Say, I have a class which indexes all objects that are created from it from 0, ..., n-1 (using a static counter of created objects). As these objects are used in HashSets and Dictionaries, we need a Hash function.
Is there any reason not to use this index as Hash value?
Here is the actual code for Contains on a HashSet
private int[] m_buckets;
private Slot[] m_slots;
public bool Contains(T item) {
if (m_buckets != null) {
int hashCode = InternalGetHashCode(item);
// see note at "HashSet" level describing why "- 1" appears in for loop
for (int i = m_buckets[hashCode % m_buckets.Length] - 1; i >= 0; i = m_slots[i].next) {
if (m_slots[i].hashCode == hashCode && m_comparer.Equals(m_slots[i].value, item)) {
return true;
}
}
}
// either m_buckets is null or wasn't found
return false;
}
private int InternalGetHashCode(T item) {
if (item == null) {
return 0;
}
return m_comparer.GetHashCode(item) & Lower31BitMask;
}
internal struct Slot {
internal int hashCode; // Lower 31 bits of hash code, -1 if unused
internal T value;
internal int next; // Index of next entry, -1 if last
}
The key things you want to notice is it calls GetHashCode()
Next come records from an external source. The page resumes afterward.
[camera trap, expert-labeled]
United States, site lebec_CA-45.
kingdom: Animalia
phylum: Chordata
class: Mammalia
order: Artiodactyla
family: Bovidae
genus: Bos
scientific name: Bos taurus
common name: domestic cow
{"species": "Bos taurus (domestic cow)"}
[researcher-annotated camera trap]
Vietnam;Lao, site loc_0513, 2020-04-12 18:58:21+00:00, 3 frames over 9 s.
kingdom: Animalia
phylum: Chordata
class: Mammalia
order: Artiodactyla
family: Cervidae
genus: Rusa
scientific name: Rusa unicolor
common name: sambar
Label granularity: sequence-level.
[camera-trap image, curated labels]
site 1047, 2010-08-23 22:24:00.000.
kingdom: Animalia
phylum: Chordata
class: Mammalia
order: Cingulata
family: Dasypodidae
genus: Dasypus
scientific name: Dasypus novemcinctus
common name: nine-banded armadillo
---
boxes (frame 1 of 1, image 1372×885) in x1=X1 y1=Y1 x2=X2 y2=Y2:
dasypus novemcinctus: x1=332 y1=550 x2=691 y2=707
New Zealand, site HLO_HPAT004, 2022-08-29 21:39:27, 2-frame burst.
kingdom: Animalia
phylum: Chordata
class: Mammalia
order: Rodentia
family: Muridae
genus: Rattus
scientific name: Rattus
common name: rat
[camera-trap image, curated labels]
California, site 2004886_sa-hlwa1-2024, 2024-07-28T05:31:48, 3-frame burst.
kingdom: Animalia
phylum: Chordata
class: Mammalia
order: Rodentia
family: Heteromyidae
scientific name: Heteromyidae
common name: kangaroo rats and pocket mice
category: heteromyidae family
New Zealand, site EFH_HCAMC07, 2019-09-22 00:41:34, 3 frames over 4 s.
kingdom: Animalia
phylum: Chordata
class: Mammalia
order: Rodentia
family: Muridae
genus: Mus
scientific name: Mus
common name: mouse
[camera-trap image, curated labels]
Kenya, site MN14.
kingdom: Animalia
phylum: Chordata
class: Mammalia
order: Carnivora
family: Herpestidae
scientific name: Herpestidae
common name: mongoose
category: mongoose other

then it does hashCode % m_buckets.Length
on the result to figure out which singularly linked list root stored in m_slots
should it traverse.
The best possible algorithm will give you a even distribution of values across hashCode % m_buckets.Length
so all linked lists will be the same length. Starting at 0 and counting up does this perfectly, so yes if you can get a fixed index for a object that is unique and just counts up that is a perfect hashcode.